Tutorial 5: Molecular Dynamics and Water Models - Pair Correlation Functions in TIP3P and TIP4P Water
Preface:
This example simulates one of the most common test systems imaginable, viz., a box of water in the canonical (NVT) ensemble. We will test two different water models: the ubiquitous three-site TIP3P model and the slightly less common four-site TIP4P model both developed by the Jorgensen group (references).Water is a dense (about 1g·cm-3), polar liquid characterized by high cohesion, i.e., very strong intermolecular forces through hydrogen bonds. It has many unique properties experimentally that are not touched upon here. So far, all the tutorials used Monte Carlo simulation techniques. While in the early days of simulation work it was rather common to simulate dense simple liquids using Monte Carlo, it is important to understand that fundamentally this is close to a worst-case scenario in terms of applications for MC due to the complete coupling of all degrees of freedom in the system. For more details on this, consult this recent reference. Conversely, correlation between degrees of freedom is most naturally introduced by gradient-based methods, such as molecular dynamics. Therefore, we will use this tutorial as an introduction to the use of dynamics methods in CAMPARI. Given the simplicity of the system, you should feel free to run this as a Monte Carlo simulation as well.
The structure of liquids is most commonly analyzed by site-site pair correlation functions.
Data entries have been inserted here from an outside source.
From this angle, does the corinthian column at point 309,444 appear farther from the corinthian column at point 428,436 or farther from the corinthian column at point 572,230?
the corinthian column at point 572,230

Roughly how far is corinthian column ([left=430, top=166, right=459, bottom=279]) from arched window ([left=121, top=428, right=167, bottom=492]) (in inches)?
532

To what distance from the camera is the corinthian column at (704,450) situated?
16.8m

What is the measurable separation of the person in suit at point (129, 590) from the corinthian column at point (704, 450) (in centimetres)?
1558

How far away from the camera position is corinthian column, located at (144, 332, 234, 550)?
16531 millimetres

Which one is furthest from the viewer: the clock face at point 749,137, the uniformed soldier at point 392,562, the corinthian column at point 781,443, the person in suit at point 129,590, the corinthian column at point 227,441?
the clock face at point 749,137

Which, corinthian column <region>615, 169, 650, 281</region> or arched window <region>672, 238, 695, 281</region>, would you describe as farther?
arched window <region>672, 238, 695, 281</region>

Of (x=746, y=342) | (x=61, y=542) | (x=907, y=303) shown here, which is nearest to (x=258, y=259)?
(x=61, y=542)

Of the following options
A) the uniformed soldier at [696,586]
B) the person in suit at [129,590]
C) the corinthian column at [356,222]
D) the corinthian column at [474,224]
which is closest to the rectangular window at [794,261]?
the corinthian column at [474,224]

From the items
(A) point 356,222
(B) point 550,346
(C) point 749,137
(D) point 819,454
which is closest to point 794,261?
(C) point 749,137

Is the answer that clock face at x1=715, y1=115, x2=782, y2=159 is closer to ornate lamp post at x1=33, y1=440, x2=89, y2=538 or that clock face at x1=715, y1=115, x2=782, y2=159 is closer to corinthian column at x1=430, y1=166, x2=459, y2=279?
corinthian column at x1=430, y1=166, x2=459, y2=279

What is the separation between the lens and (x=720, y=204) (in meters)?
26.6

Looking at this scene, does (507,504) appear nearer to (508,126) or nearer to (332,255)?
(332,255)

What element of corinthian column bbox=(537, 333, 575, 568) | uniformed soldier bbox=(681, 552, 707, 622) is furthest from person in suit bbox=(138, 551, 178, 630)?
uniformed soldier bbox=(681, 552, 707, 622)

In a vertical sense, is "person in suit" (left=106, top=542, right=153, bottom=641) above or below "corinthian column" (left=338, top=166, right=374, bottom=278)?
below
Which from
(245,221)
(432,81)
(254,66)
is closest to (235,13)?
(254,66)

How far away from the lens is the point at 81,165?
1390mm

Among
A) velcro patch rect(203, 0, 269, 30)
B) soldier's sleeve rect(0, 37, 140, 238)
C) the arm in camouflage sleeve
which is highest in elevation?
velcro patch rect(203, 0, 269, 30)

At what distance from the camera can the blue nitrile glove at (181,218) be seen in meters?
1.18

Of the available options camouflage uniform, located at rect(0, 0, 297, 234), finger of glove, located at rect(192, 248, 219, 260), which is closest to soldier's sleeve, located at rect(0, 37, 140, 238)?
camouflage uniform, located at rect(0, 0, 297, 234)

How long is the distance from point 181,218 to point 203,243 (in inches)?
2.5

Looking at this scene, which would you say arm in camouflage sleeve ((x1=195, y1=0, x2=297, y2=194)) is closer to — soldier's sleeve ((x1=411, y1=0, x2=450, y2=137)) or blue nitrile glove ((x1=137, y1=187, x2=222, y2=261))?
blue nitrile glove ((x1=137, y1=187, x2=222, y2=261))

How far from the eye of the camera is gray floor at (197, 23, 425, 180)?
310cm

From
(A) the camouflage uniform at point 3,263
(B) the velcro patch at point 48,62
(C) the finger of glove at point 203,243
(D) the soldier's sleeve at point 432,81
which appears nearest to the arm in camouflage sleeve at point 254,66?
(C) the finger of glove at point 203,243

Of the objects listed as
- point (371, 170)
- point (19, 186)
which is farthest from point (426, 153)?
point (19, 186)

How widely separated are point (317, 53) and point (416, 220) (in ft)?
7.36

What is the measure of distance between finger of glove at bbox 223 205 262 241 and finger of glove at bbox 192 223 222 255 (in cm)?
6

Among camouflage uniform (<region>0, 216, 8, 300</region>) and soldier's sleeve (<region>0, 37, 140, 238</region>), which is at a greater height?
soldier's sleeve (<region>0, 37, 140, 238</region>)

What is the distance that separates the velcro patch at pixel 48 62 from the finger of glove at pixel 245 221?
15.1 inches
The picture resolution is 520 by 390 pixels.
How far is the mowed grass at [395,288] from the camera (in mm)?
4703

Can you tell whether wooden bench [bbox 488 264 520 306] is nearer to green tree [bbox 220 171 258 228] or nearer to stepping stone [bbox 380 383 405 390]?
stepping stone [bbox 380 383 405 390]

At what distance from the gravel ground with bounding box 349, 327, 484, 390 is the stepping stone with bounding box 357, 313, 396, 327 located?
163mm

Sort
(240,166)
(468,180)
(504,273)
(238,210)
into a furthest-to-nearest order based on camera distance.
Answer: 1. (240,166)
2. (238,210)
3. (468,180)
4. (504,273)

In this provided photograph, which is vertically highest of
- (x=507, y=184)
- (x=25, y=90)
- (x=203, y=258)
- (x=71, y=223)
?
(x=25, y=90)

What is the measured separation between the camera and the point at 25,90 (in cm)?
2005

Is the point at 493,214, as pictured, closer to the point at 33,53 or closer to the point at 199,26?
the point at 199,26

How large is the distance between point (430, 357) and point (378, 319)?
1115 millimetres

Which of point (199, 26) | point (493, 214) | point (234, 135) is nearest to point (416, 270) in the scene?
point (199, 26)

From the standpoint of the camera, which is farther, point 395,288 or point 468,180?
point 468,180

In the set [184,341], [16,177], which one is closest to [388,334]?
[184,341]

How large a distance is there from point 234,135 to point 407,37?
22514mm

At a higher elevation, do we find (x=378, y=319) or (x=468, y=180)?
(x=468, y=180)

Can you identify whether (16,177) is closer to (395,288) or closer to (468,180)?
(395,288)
Here, we will introduce you to CAMPARI's analysis facility and show how to generate data that is directly comparable to published reference data for these water models.
Step-by-Step:
Step 1 - Set size and determine number of water molecules to be usedFirst, create two empty directories (one for each water model). Let us assume you start with TIP4P. Here, we choose a 32.0x32.0x32.0Å periodic, cubic box:
FMCSC_BOUNDARY 1
FMCSC_SHAPE 1
FMCSC_SIZE 32.0 32.0 32.0
FMCSC_BASENAME TIP4P
FMCSC_SEQFILE <full path to working directory for TIP4P>/T4P.seq
You should be able to compute the number of water molecules yourself with the knowledge that the in silico density at room temperature is extremely close to 1g·cm-3 for both TIP3P and TIP4P. However, remember that in case the density is only approximately known, it is always safer to i) use overall larger boxes, and ii) err in the setup of an NVT simulation on the lower density side (take a few molecules less). This reduces the impact of pressure artifacts. Now create two sequence files in the respective directories with the corresponding number of entries for either "T3P" or "T4P" and both terminated by "END". Call them T3P.seq and T4P.seq, respectively.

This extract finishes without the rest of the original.